Requirement: List every rifle caliber named in the recoil forum thread below, in the order each first appears.

# What is the best way to reduce the recoil?



## mich buckmaster (Nov 20, 2001)

I just bought a 7MM Mag and I was shooting 140 grain Nosler Partitions and I just put a small towel on my shoulder. After I got it sighted in I then shot it without to make sure I was still on the mark at 200 yards. When you finally get that brute in your scope hairs, make sure you let that gun kick you hard, because you wont feel a thing. Just use a towel until you are ready for the real deal. 

just my 02


----------



## Basscat (Sep 13, 2000)

So many replies. Well I haven't spent a dime on taming it yet. I keep hearing all the plus's and minus's. Has anyone tried the recoil pad by limb saver?


----------



## Swamp Monster (Jan 11, 2002)

I haven't yet but would like to. If they are anywhere near as effective as there archery products, then they should be excellent. Limb savors have basically revolutionized the archery world so their products are top notch. The Pachymyer mentioned in a few previous posts are also excellent....everyone I know that has tried one has been satisfied.

For such a little cost and easy install, I would go that route first, you can still always go ahead and get the barrel work if you feel it's necessary. 

How does the gun fit? Are you using high rings for a big 50mm objective scope? Sometimes those high rings cause you to lift your head just a bit, but just enough to make recoil feel worse. I've seen many examples of this and it's exagerated when you are shooting from a bench. Have you shot this gun off-hand yet are maybe from a standing bench?


----------



## Rico (Mar 15, 2001)

Another vote vote against the brake. I picked up a 30-06 w/ the boss system a few years back. I didn't know any better at the time. I figured that one shot in the woods would not be that bad. WRONG! Upon my return home I ordered up the boss system with out the brake. My vote goes to the grin and bear method. Meaning that just except the punishment the gun delivers while you maintain your control to put the bullet where it counts. If you have your mind set about keeping the 270wsm try the other methods described. DO NOT DO ANY BRAKE! You'll hate it in the field. Good luck!


----------



## Basscat (Sep 13, 2000)

The gun fits real nice. I have a set of medium rings with a 40mm scope. I am going to try a different recoil pad on it first. Probably wont get to try it out for another week. Lots of rain in the forecast for the next few days. Before I decide on a brake, I will find someone that has one that I can shoot and decide if that is the way for me to go.

Once again, thanks for all the input.


----------



## TSS Caddis (Mar 15, 2002)

Definetly replace the recoil pad with a Pachmeyer and if that doesn't work, I'd do like Robert McCoy suggested and restock it with a heavier stock.

This weekend I was able to break in a .416 Rigby that I just bought and had no recoil problems. Of course the first thing I had done was have the recoil pad replaced. The gun also weighs 9.5lbs not scoped.

I'm really leaning toward the gun being to light, since I've never heard of anyone having problems taking recoil from a .270. What does it weigh?


----------



## Sarge (Apr 25, 2000)

Source material:

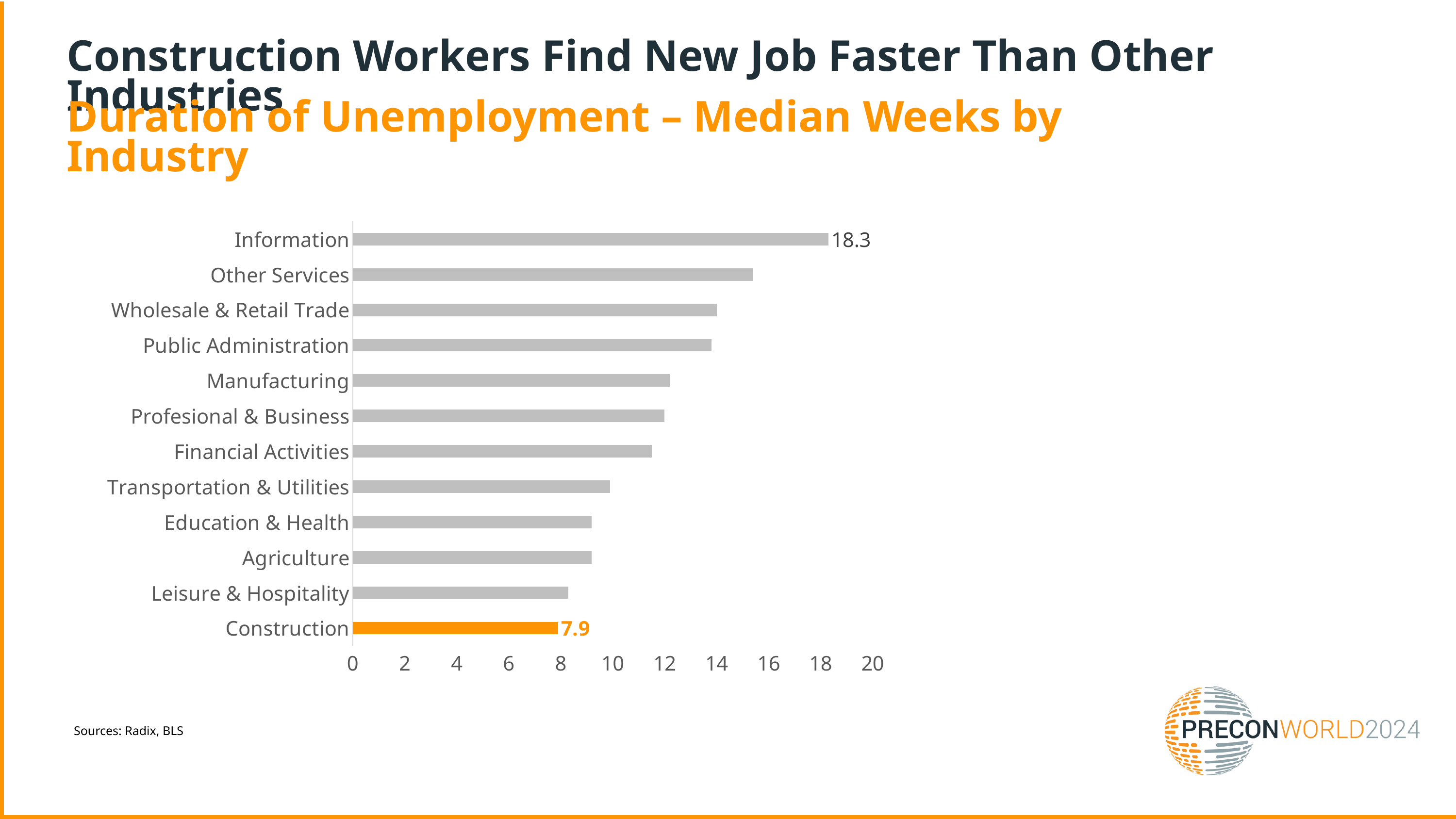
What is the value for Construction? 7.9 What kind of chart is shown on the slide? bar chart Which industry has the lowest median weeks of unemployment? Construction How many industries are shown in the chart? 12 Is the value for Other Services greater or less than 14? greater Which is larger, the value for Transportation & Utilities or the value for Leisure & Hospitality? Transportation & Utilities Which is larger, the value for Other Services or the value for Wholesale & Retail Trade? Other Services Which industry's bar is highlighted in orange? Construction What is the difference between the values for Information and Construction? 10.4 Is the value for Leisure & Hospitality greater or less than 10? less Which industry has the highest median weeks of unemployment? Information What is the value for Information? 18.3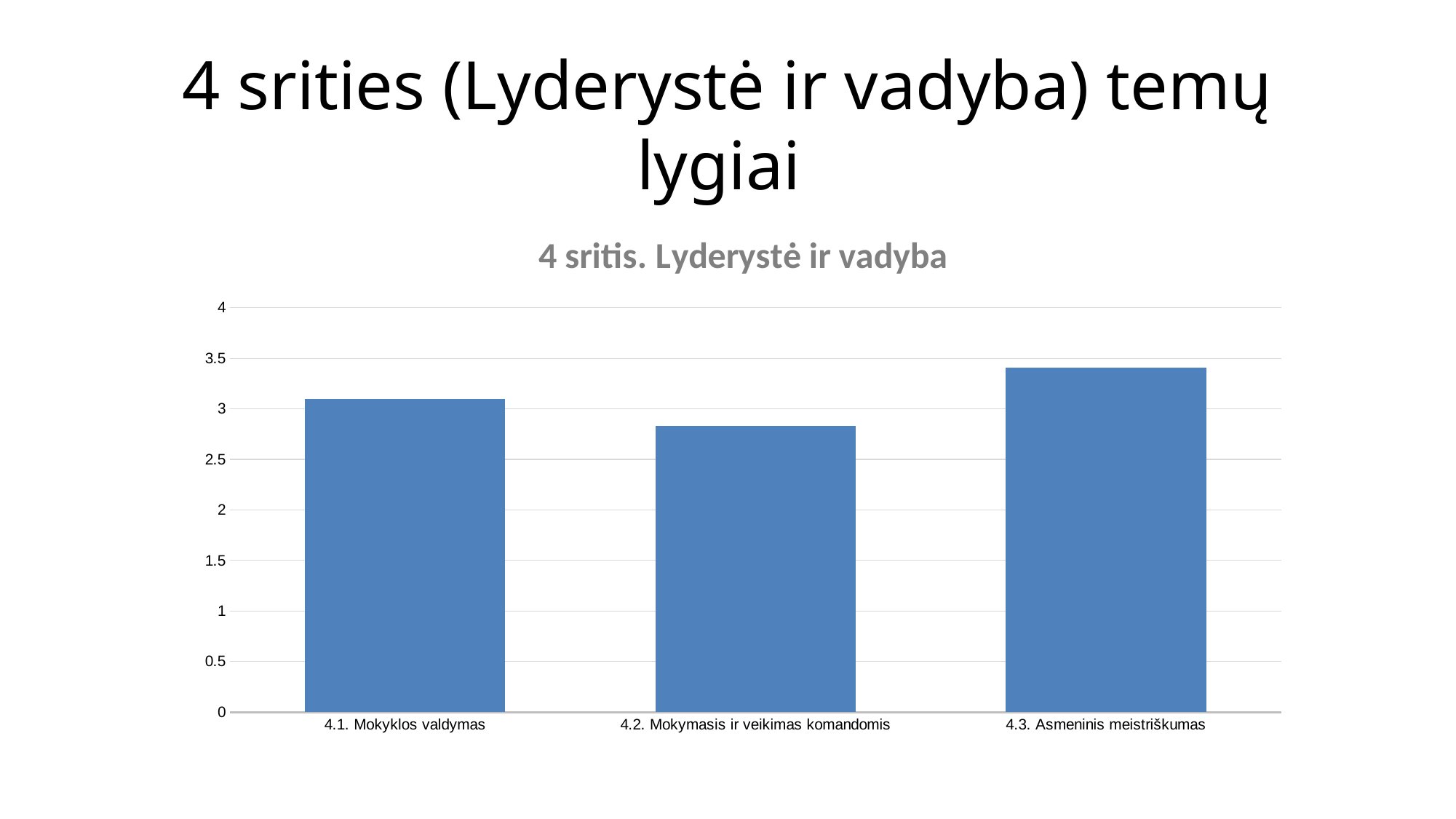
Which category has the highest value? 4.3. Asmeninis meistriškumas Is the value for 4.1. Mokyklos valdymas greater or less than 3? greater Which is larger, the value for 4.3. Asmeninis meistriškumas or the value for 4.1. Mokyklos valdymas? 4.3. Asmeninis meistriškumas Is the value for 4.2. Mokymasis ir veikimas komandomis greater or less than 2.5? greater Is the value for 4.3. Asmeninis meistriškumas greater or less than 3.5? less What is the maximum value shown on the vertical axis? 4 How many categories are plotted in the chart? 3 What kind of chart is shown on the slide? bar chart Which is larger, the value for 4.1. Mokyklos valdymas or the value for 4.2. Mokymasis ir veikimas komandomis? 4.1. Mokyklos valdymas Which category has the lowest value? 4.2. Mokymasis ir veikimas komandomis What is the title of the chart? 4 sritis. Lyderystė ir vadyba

Solution below:
7MM Mag
30-06
270wsm
.416 Rigby
.270